# Why Do Desktop Icons Rearrange Themselves



## alnuwer (May 12, 2011)

Lately, when I boot my PC in the morning, _sometimes _find my desktop icons (short cuts) rearranged - they end up in a matrix of orderly columns and rows. It's been happening now for a few months on what appears to be on a random basis - maybe every few days (I power up every morning).

At first I thought it happened when MS does an update, but last time it happened, I checked their update history, and no update at that time. So what else might cause this annoyance?

Running Windows10 Pro on a HP Compaq Pro 6300 Desk Top


----------



## flavallee (May 12, 2002)

You possibly have *View - Auto arrange icons* selected.

--------------------------------------------------------------


----------



## jenae (Mar 17, 2013)

Hi, I suspect you already have auto arrange unchecked, If you play games, then sometimes the game will change the screen resolution, this causes windows to re arrange the icons, also some documents will be freshly loaded again causing icons to be rearranged. Not a lot you can do about this, unless you can find a setting in the game to change this behavior. Also a failing video card (or older driver), could be at play, in this case get the latest video card drivers from the manufacturers web site.
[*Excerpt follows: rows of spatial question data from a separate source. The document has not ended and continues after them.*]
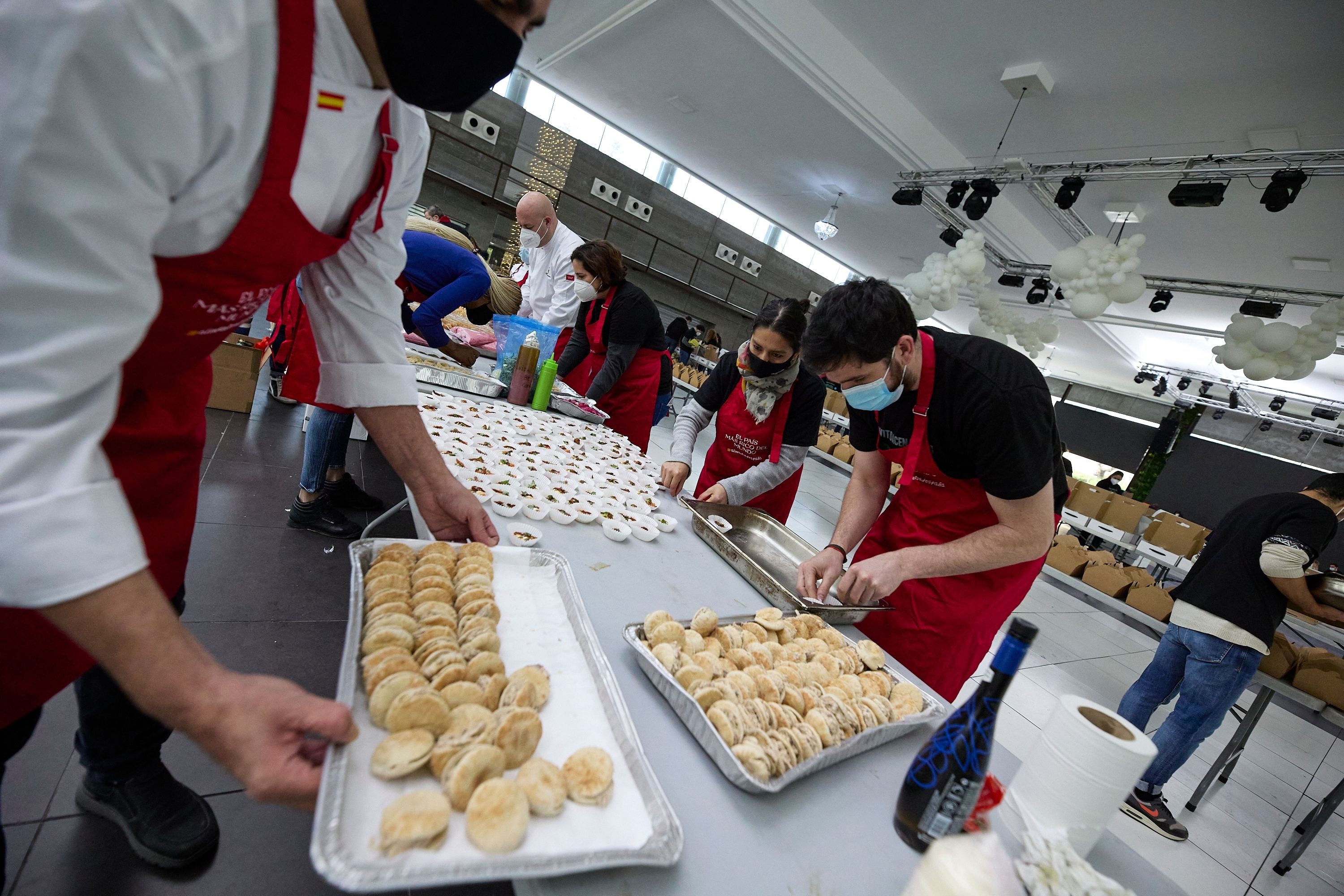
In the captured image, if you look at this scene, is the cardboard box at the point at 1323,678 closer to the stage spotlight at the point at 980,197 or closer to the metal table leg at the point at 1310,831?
the metal table leg at the point at 1310,831

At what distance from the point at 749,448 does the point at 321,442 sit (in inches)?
77.6

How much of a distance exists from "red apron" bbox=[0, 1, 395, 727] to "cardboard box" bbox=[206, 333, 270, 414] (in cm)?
338

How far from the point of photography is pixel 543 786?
0.64 meters

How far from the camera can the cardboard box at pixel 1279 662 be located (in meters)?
2.80

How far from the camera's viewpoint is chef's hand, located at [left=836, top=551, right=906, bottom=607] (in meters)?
1.40

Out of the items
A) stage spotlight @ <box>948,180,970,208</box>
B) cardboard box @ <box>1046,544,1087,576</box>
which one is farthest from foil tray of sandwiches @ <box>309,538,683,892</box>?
stage spotlight @ <box>948,180,970,208</box>

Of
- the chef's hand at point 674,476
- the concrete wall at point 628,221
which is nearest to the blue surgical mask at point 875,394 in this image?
the chef's hand at point 674,476

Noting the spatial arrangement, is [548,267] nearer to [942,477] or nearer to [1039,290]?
[942,477]

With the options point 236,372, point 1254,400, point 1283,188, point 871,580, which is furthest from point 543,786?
point 1254,400

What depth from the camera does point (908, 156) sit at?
20.6ft

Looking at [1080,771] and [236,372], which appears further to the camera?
[236,372]

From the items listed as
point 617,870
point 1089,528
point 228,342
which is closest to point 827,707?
point 617,870

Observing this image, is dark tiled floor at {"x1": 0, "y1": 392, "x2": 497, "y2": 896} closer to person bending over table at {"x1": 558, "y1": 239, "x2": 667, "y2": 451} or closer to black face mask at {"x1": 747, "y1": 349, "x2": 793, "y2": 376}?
person bending over table at {"x1": 558, "y1": 239, "x2": 667, "y2": 451}

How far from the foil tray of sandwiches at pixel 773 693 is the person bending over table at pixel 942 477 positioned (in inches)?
13.3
If there is corruption in the Icon cache then you will also see this problem. Go to search and type command prompt, right click on the returned command prompt and select "run as administrator" an elevated cmd prompt will open. Copy and paste each one of these 6 cmds, pressing enter after each cmd. Your desktop will go blank and the last cmd will cause your computer to restart immediately.

ie4uinit.exe -show 
taskkill /IM explorer.exe /F 
DEL /A /Q "%localappdata%\IconCache.db" 
DEL /A /F /Q "%localappdata%\Microsoft\Windows\Explorer\iconcache*"
shutdown /r /f /t 00


----------



## alnuwer (May 12, 2011)

flavallee said:


> You possibly have *View - Auto arrange icons* selected.
> 
> --------------------------------------------------------------


View - Auto arrange icons is not selected. Thanks for your quick reply!


----------



## alnuwer (May 12, 2011)

jenae said:


> Hi, I suspect you already have auto arrange unchecked, If you play games, then sometimes the game will change the screen resolution, this causes windows to re arrange the icons, also some documents will be freshly loaded again causing icons to be rearranged. Not a lot you can do about this, unless you can find a setting in the game to change this behavior. Also a failing video card (or older driver), could be at play, in this case get the latest video card drivers from the manufacturers web site.
> 
> If there is corruption in the Icon cache then you will also see this problem. Go to search and type command prompt, right click on the returned command prompt and select "run as administrator" an elevated cmd prompt will open. Copy and paste each one of these 6 cmds, pressing enter after each cmd. Your desktop will go blank and the last cmd will cause your computer to restart immediately.
> 
> ...


Yep, Auto arrange is un-checked, and I do not play _any _games. So I followed your suggestion on fixing the Icon cache. Since this is a random issue, I guess only time will tell if that fixed things. Stay tuned... and thanks for your reply!


----------



## jenae (Mar 17, 2013)

Hi, thanks to Flavallee, for pointing this out, the forum has trucated the cmds, there are only 5. DEL /A /F /Q "%localappdata%\Microsoft\Windows\Explorer\iconcache*" is one cmd, not two as it appears here, you can safely run the cmds again as cmd prompt would have ignored the truncated cmd anyway.


1. ie4uinit.exe -show 
2. taskkill /IM explorer.exe /F 
3. DEL /A /Q "%localappdata%\IconCache.db" 
4.DEL /A /F /Q"%localappdata%\Microsoft\Windows\Explorer\iconcache*"
5. shutdown /r /f /t 00


----------



## alnuwer (May 12, 2011)

jenae said:


> Hi, thanks to Flavallee, for pointing this out, the forum has trucated the cmds, there are only 5. DEL /A /F /Q "%localappdata%\Microsoft\Windows\Explorer\iconcache*" is one cmd, not two as it appears here, you can safely run the cmds again as cmd prompt would have ignored the truncated cmd anyway.
> 
> 1. ie4uinit.exe -show
> 2. taskkill /IM explorer.exe /F
> ...


So what am I missing here? These 5 commands look identical to the 5 in your initial post.


----------



## jenae (Mar 17, 2013)

Hi, they are, it's just I said there were 6 cmds in my original post, this follow up was just to make sure you got it right, which it appears you did, otherwise you would have received an error message, so well done you.


----------